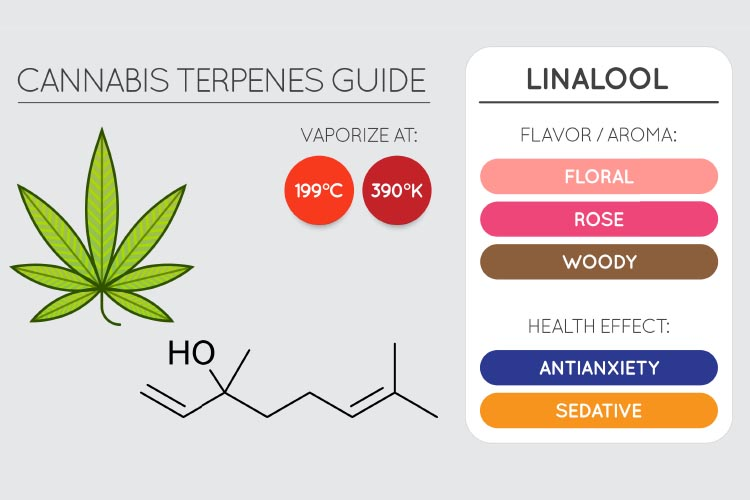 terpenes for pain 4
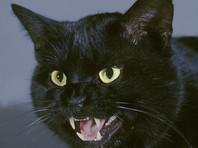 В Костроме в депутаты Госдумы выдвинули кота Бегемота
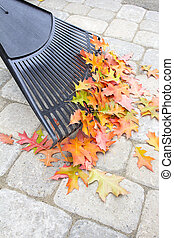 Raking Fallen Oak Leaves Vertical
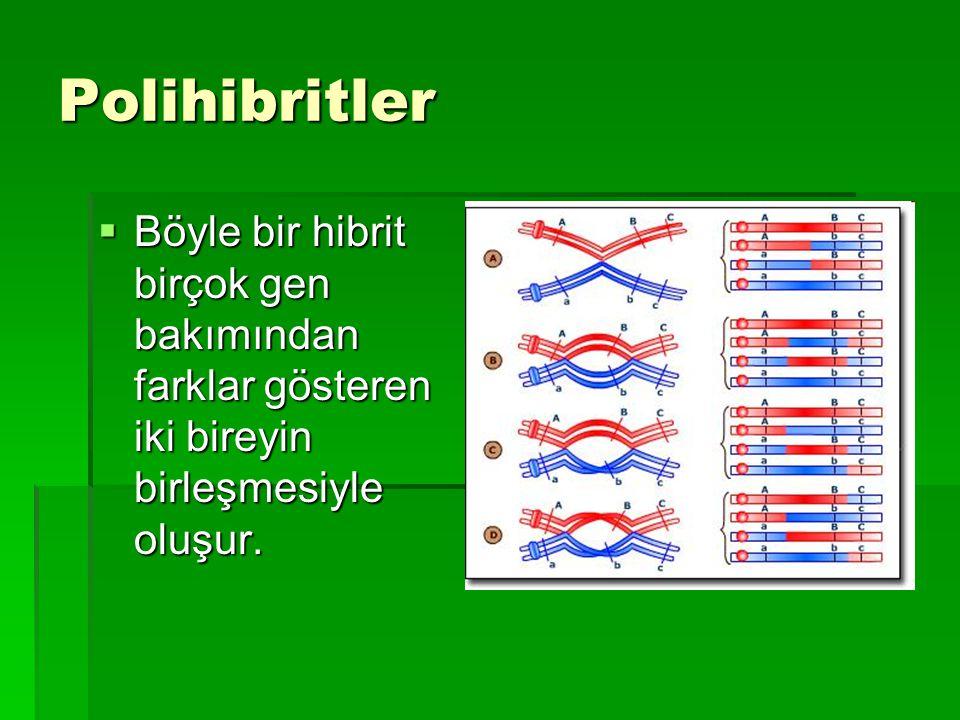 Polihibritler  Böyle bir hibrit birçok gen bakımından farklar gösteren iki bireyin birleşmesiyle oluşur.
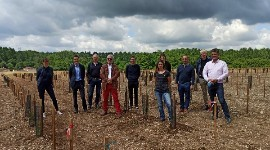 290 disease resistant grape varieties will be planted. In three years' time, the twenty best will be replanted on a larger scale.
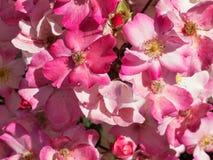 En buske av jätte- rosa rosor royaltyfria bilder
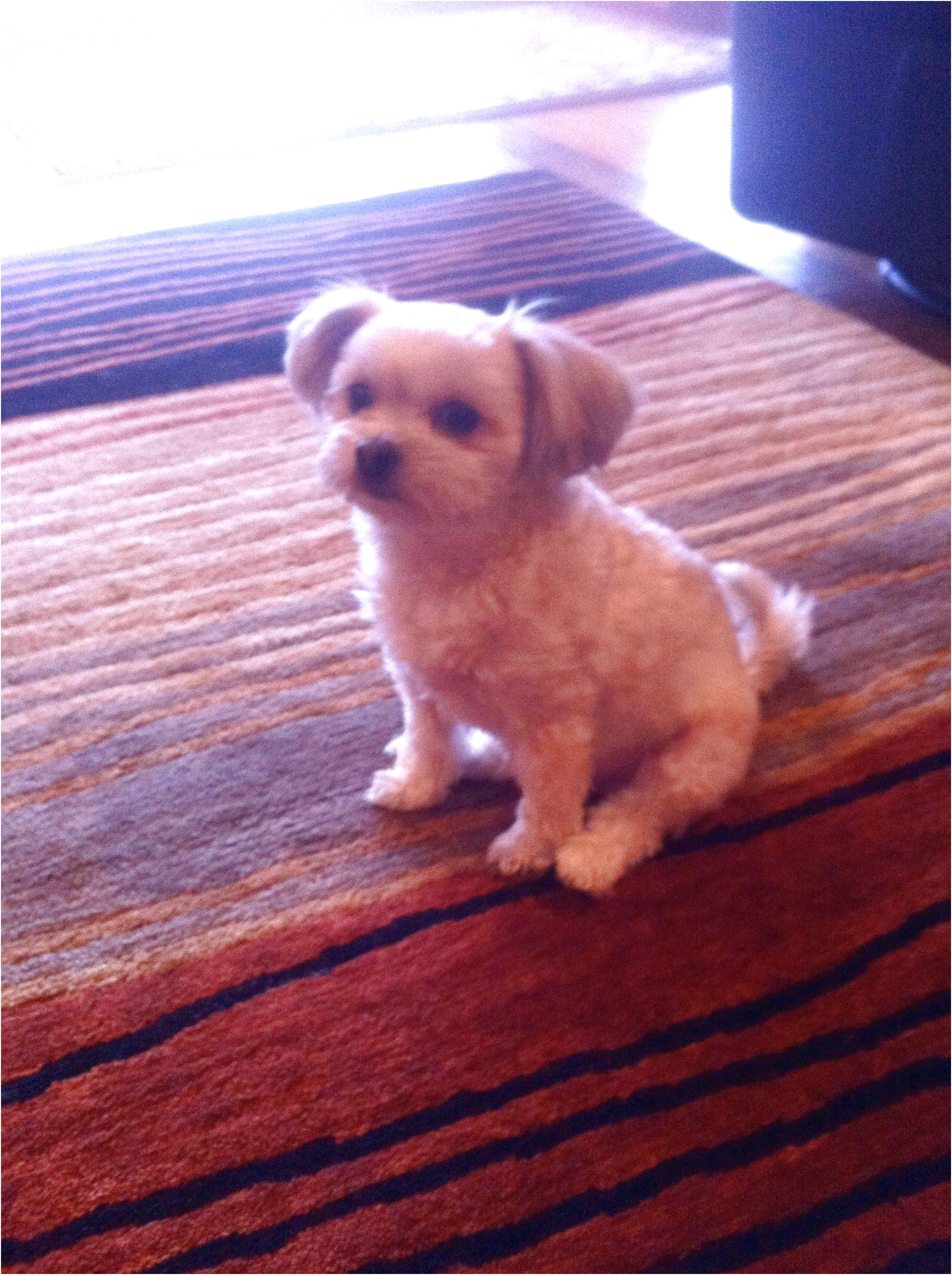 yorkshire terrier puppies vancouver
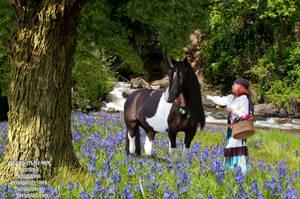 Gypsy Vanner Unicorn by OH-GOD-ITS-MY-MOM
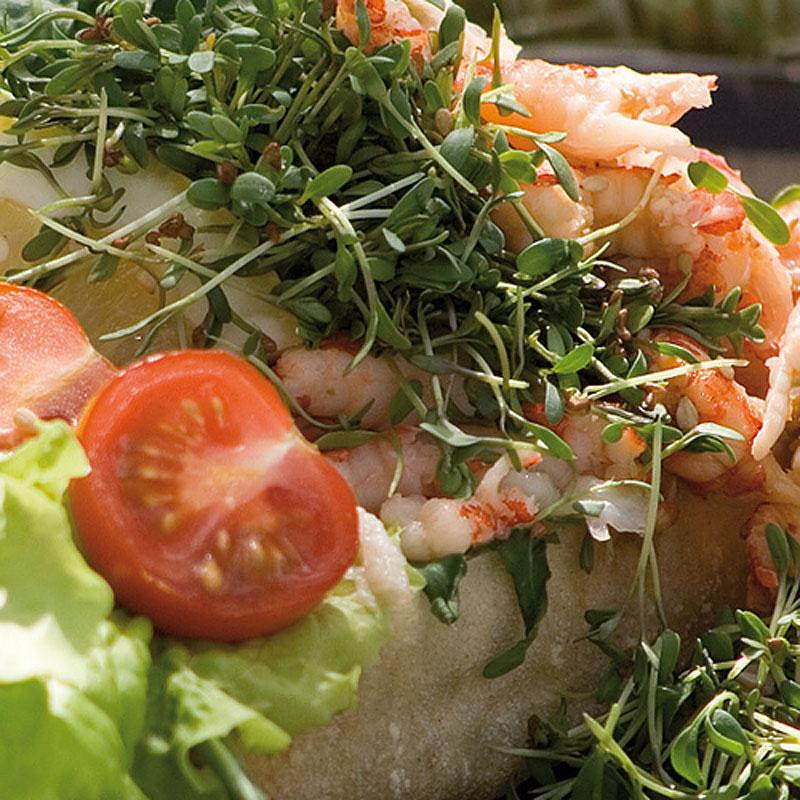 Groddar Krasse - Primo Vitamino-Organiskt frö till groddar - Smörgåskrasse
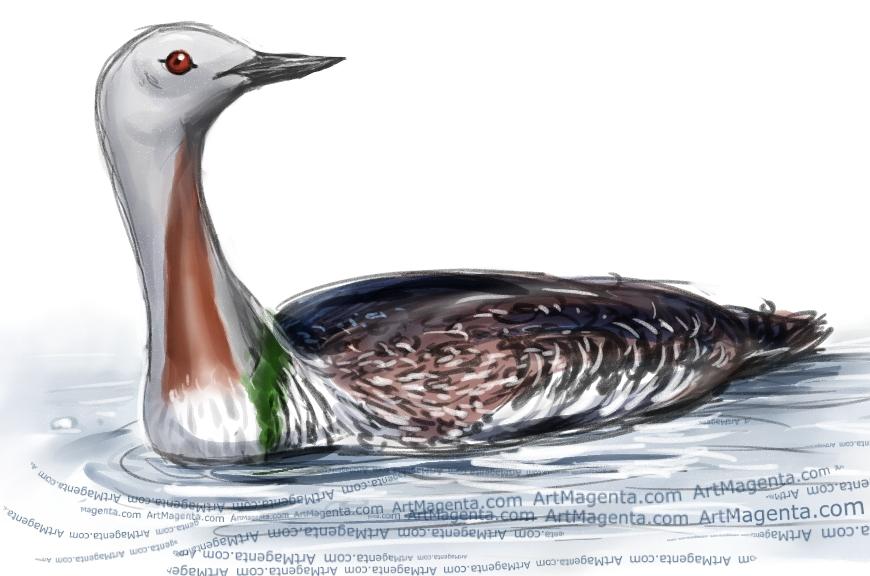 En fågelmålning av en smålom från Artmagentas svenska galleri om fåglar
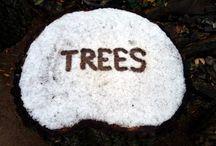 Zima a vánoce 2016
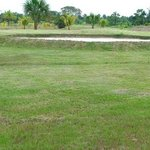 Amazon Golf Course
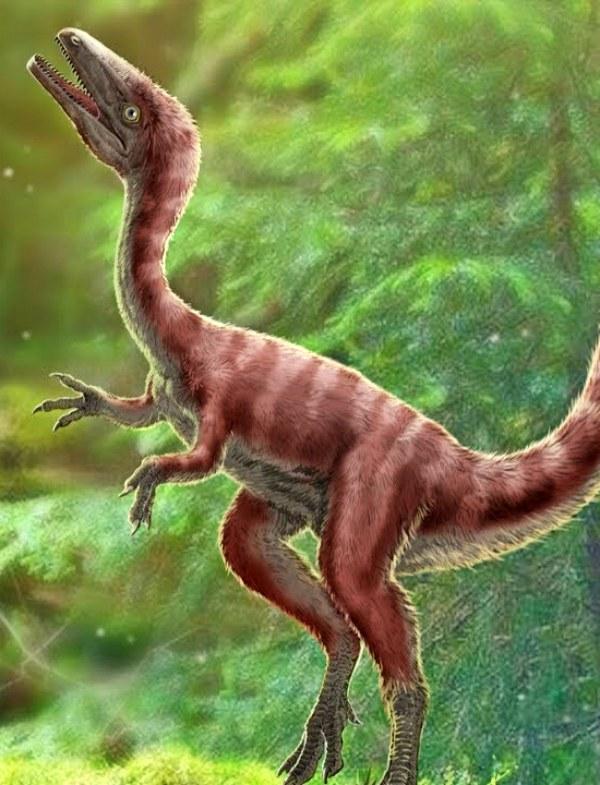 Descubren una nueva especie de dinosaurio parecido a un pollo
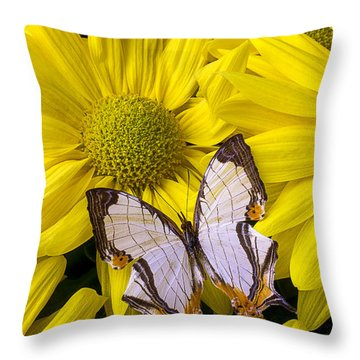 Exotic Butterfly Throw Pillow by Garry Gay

····················

Your answer must be an exact repeat of the records above, with no pictures in it.

 terpenes for pain 4
 В Костроме в депутаты Госдумы выдвинули кота Бегемота
 Raking Fallen Oak Leaves Vertical
 Polihibritler  Böyle bir hibrit birçok gen bakımından farklar gösteren iki bireyin birleşmesiyle oluşur.
 290 disease resistant grape varieties will be planted. In three years' time, the twenty best will be replanted on a larger scale.
 En buske av jätte- rosa rosor royaltyfria bilder
 yorkshire terrier puppies vancouver
 Gypsy Vanner Unicorn by OH-GOD-ITS-MY-MOM
 Groddar Krasse - Primo Vitamino-Organiskt frö till groddar - Smörgåskrasse
 En fågelmålning av en smålom från Artmagentas svenska galleri om fåglar
 Zima a vánoce 2016
 Amazon Golf Course
 Descubren una nueva especie de dinosaurio parecido a un pollo
 Exotic Butterfly Throw Pillow by Garry Gay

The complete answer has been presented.